Exercise input:

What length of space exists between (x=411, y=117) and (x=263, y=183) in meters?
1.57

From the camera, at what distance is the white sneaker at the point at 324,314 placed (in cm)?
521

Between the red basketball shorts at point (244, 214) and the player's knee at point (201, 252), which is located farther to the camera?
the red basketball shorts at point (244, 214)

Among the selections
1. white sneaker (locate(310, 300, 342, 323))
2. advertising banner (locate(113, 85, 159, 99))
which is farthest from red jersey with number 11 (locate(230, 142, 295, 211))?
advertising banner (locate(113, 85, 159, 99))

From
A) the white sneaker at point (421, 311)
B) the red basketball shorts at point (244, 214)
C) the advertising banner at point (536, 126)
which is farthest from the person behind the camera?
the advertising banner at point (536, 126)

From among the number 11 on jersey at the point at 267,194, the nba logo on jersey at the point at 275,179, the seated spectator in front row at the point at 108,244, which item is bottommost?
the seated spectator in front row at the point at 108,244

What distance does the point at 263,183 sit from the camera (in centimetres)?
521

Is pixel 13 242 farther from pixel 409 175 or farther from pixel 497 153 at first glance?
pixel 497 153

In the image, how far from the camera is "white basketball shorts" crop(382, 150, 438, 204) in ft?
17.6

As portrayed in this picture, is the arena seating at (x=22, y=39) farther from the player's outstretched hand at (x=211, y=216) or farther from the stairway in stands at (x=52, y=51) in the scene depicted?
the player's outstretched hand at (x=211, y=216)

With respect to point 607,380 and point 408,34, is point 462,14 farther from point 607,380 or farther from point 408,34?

Your objective:
Return the listing above in full, character for character.

Final answer:
What length of space exists between (x=411, y=117) and (x=263, y=183) in meters?
1.57

From the camera, at what distance is the white sneaker at the point at 324,314 placed (in cm)?
521

Between the red basketball shorts at point (244, 214) and the player's knee at point (201, 252), which is located farther to the camera?
the red basketball shorts at point (244, 214)

Among the selections
1. white sneaker (locate(310, 300, 342, 323))
2. advertising banner (locate(113, 85, 159, 99))
which is farthest from red jersey with number 11 (locate(230, 142, 295, 211))?
advertising banner (locate(113, 85, 159, 99))

From
A) the white sneaker at point (421, 311)
B) the red basketball shorts at point (244, 214)
C) the advertising banner at point (536, 126)
which is farthest from the person behind the camera?
the advertising banner at point (536, 126)

From among the number 11 on jersey at the point at 267,194, the nba logo on jersey at the point at 275,179, the seated spectator in front row at the point at 108,244, which item is bottommost?
the seated spectator in front row at the point at 108,244

What distance does the point at 263,183 sit from the camera (in centimetres)?
521

Is pixel 13 242 farther from pixel 409 175 or farther from pixel 497 153 at first glance?
pixel 497 153

In the image, how far from the camera is "white basketball shorts" crop(382, 150, 438, 204) in ft?
17.6

As portrayed in this picture, is the arena seating at (x=22, y=39) farther from the player's outstretched hand at (x=211, y=216) or farther from the stairway in stands at (x=52, y=51) in the scene depicted?
the player's outstretched hand at (x=211, y=216)

With respect to point 607,380 and point 408,34, is point 462,14 farther from point 607,380 or farther from point 408,34?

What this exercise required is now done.